» EXCERPTED RECORDS:
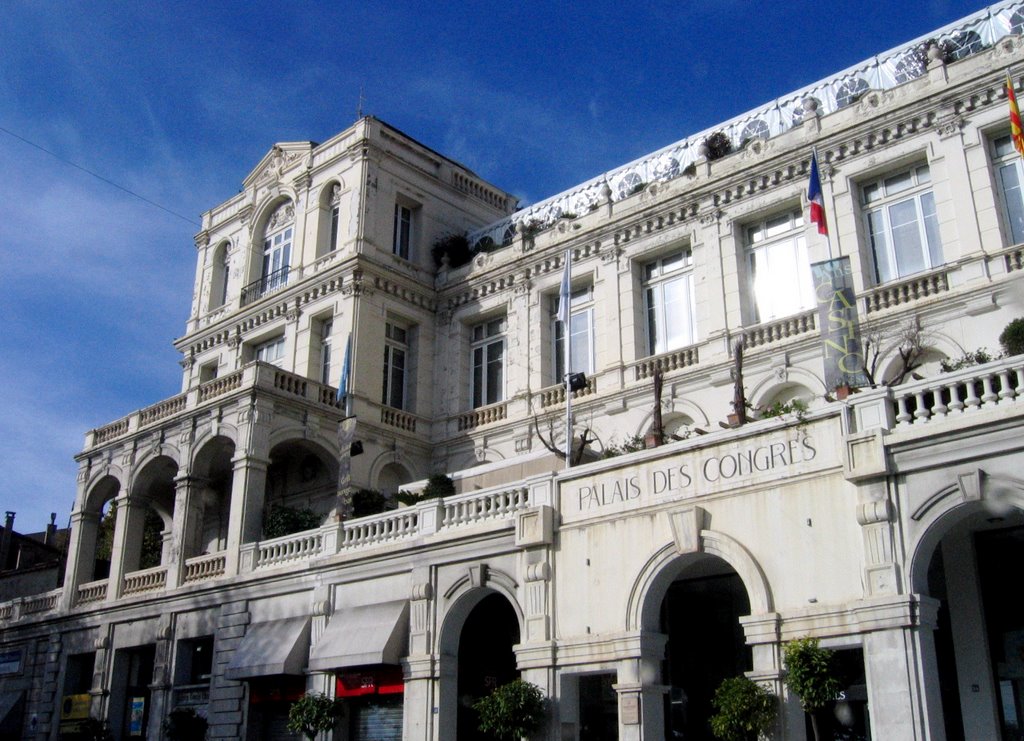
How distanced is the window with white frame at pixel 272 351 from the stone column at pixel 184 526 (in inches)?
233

---

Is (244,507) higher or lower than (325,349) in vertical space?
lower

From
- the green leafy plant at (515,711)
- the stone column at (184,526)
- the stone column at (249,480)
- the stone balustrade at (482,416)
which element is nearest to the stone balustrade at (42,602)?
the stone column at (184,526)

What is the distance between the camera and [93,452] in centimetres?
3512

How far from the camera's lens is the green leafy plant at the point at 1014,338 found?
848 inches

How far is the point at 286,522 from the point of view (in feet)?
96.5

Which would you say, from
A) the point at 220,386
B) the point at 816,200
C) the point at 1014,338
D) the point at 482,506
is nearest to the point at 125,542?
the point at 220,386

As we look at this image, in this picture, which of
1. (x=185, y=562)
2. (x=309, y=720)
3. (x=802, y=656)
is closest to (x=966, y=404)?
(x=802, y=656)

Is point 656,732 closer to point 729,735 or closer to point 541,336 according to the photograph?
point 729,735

» WRITTEN PROBLEM:
State only the number of lines in the data above that contain the word "leafy".

» COMPLETE OUTPUT:
2